Accompagné d'un type qui semble loin d'avoir l'air distingué, le courtier me montre d'abord une photocopie laser de son tableau qui me paraît séduisant au premier coup d'oeil sauf que quelques craquelures, visibles sur le cliché, me font lui dire qu'il me faut examiner l'œuvre elle-même pour me forger une opinion. Mon interlocuteur tient avant tout à savoir si ce marchand parisien dont je lui ai parlé est capable de payer le prix demandé. Irrité par son insistance, je lui réponds que ce spécialistes des tableaux anciens n'aura aucun problème pour régler rubis sur l'ongle si l'oeuvre lui plaît. Je lui répète qu'avec ce professionnel, il n'aura pas affaire à un clown mais en même temps, il se mord subitement les lèvres en m'avouant que ce dernier l'avait fichu dehors de sa galerie en compagnie d'un marchand tchèque venu lui montrer des photos de tableaux anciens après avoir constaté qu'il ne les avait même pas en main. Ca commence bien…
Le courtier m'amène alors au cul d'une estafette de livraison et ouvre le hayon arrière pour me montrer enfin sa merveille. Son acolyte prend le tableau et va vers le bar pour le déballer. Impossible cependant d'examiner l'œuvre avec cette lumière tamisée destinée à créer une atmosphère propre à mettre les clients en condition optimum pour se faire plumer par des entraîneuses particulièrement aguicheuses.
Sous le regard intrigué de la fille qui tient derrière ce bar, je demande alors que le tableau soit placé devant la porte afin de mieux l'analyser. A première vue, il a été rentoilé et comporte des restaurations mais l'ensemble représentant une scène avec des paysans, des moutons, une chèvre et un mulet dans un paysage italianisant, paraît somme toute bien torché.
Je déclare au courtier qu'à mon humble avis que s'il était authentique, ce tableau ne vaudrait pas plus d'un million vu son état. Ma répartie le conduit à se renfrogner et à rétorquer que l'expert R.M a décrété qu'il s'agissait d'un véritable Berchem et qu'il avait déjà reçu une offre de 1,5 million. Je me contente de répondre que de mon côté, je ne puis que m'en remettre au marchand que j'appelle dans la foulée avec mon portable.

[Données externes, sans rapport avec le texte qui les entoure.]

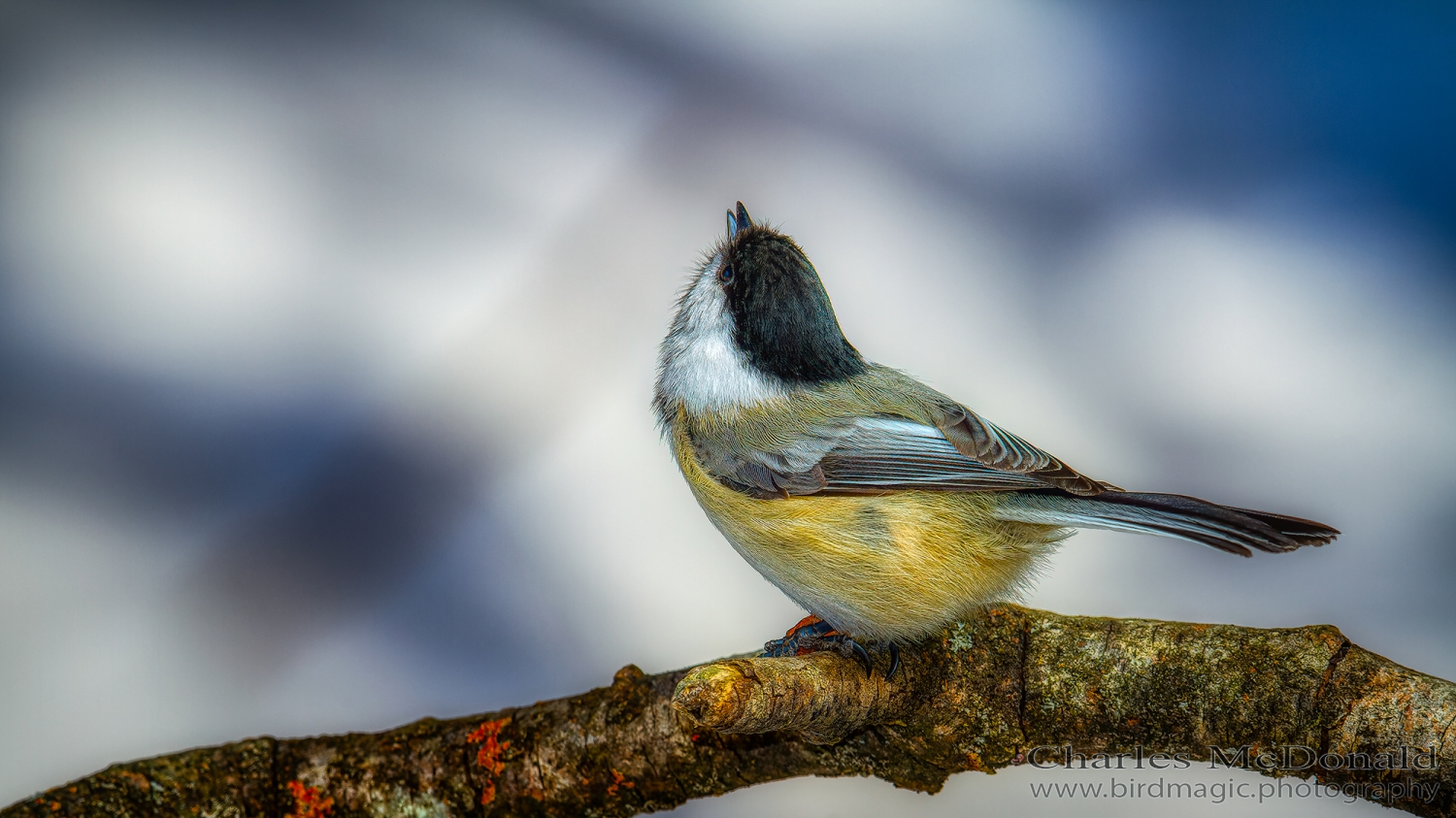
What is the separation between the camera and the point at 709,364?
1.53 meters

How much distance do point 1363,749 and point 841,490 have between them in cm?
70

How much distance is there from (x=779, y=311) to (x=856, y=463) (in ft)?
0.83

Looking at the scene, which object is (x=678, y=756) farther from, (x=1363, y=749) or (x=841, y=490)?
(x=1363, y=749)

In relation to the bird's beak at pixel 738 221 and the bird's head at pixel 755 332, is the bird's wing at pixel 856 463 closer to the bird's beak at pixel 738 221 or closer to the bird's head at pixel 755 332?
the bird's head at pixel 755 332

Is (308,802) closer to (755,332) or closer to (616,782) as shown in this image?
(616,782)

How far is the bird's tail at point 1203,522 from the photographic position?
3.86ft

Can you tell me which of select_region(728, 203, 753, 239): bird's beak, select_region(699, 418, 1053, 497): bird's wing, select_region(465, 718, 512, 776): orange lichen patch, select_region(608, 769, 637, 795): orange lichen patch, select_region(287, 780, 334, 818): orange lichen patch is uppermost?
select_region(728, 203, 753, 239): bird's beak

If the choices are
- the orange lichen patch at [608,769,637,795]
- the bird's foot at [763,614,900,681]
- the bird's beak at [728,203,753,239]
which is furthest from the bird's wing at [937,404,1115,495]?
the orange lichen patch at [608,769,637,795]

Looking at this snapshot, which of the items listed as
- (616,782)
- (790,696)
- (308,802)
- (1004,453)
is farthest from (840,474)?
(308,802)

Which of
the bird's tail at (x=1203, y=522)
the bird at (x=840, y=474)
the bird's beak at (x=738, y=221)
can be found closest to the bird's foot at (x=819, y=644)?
the bird at (x=840, y=474)

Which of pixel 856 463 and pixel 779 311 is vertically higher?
pixel 779 311

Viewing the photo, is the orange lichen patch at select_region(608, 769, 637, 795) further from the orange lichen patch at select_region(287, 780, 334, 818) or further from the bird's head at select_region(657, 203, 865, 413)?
the bird's head at select_region(657, 203, 865, 413)

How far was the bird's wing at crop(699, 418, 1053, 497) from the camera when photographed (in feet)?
4.50

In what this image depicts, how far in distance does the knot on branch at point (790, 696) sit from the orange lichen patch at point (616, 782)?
0.30 m
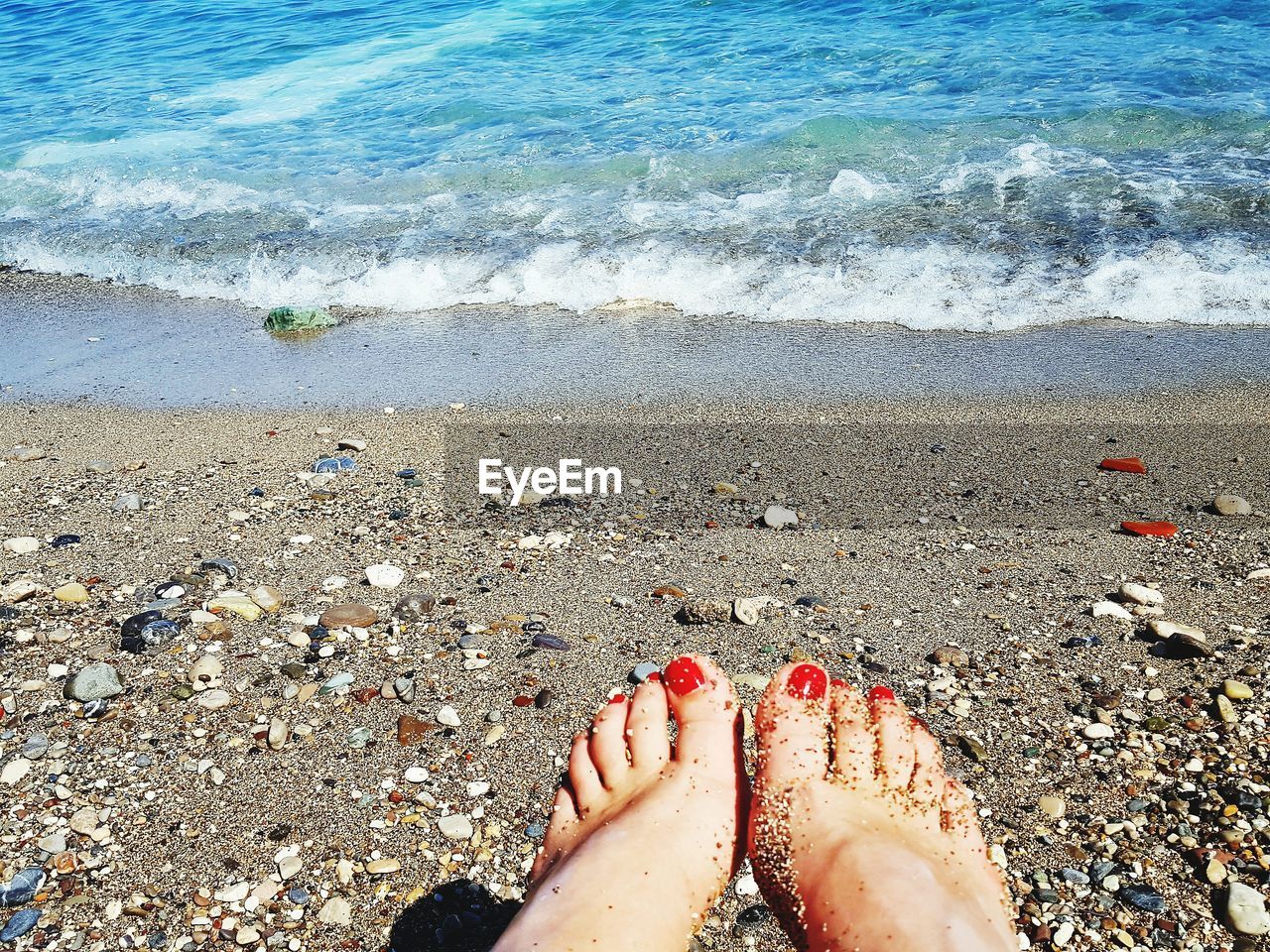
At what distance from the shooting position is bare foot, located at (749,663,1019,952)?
74.0 inches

Ce dernier me convie à venir le voir immédiatement. Heureusement que la circulation est fluide. Suivi de l'estafette, j'arrive vingt minutes plus tard dans le quartier de la Rive Gauche et me rends seul dans la galerie car le courtier craint d'être reconnu par le marchand. Celui-ci semble toujours aussi affairé au milieu de ses collaborateurs. Je lui montre d'abord la photo et prends immédiatement comme une baffe dans la figure. Selon lui, il ne s'agit pas d'un Berchem mais d'une copie. J'essaye de lui faire valoir que l'expert untel est d'un autre avis mais il me répond d'un ton cinglant : «Ce n'est qu'un imbécile»
Par curiosité, il me fait déballer le tableau puis le regarde une seconde. «C'est bien ce que je pensais. Il s'agit d'une copie d'époque exécutée par un bon petit maître qui est malheureusement loin d'avoir la patte de Berchem.» Son opinion est sans appel. Sans même me dire au revoir, il tourne les talons et file dans un bureau vitré pour discuter avec un client». Je n'ai jamais été aussi vexé.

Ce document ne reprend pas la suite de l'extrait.